**WHAT IS EXPECTED:**
Please write out all the entries exactly, without the pictures.

**EXTRACTED INFORMATION:**
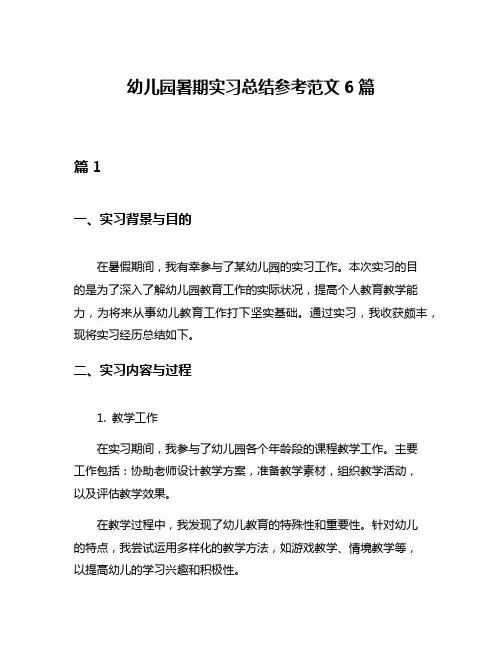 幼儿园暑期实习总结参考范文 6 篇

篇 1

一、实习背景与目的

在暑假期间，我有幸参与了某幼儿园的实习工作。本次实习的目的是为了深入了解幼儿园教育工作的实际状况，提高个人教育教学能力，为将来从事幼儿教育工作打下坚实基础。通过实习，我收获颇丰，现将实习经历总结如下。

二、实习内容与过程

1. 教学工作

在实习期间，我参与了幼儿园各个年龄段的课程教学工作。主要工作包括：协助老师设计教学方案，准备教学素材，组织教学活动，以及评估教学效果。

在教学过程中，我发现了幼儿教育的特殊性和重要性。针对幼儿的特点，我尝试运用多样化的教学方法，如游戏教学、情境教学等，以提高幼儿的学习兴趣和积极性。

**RESULT OF THE EXERCISE:**
 幼儿园暑期实习总结参考范文 6 篇

篇 1

一、实习背景与目的

在暑假期间，我有幸参与了某幼儿园的实习工作。本次实习的目的是为了深入了解幼儿园教育工作的实际状况，提高个人教育教学能力，为将来从事幼儿教育工作打下坚实基础。通过实习，我收获颇丰，现将实习经历总结如下。

二、实习内容与过程

1. 教学工作

在实习期间，我参与了幼儿园各个年龄段的课程教学工作。主要工作包括：协助老师设计教学方案，准备教学素材，组织教学活动，以及评估教学效果。

在教学过程中，我发现了幼儿教育的特殊性和重要性。针对幼儿的特点，我尝试运用多样化的教学方法，如游戏教学、情境教学等，以提高幼儿的学习兴趣和积极性。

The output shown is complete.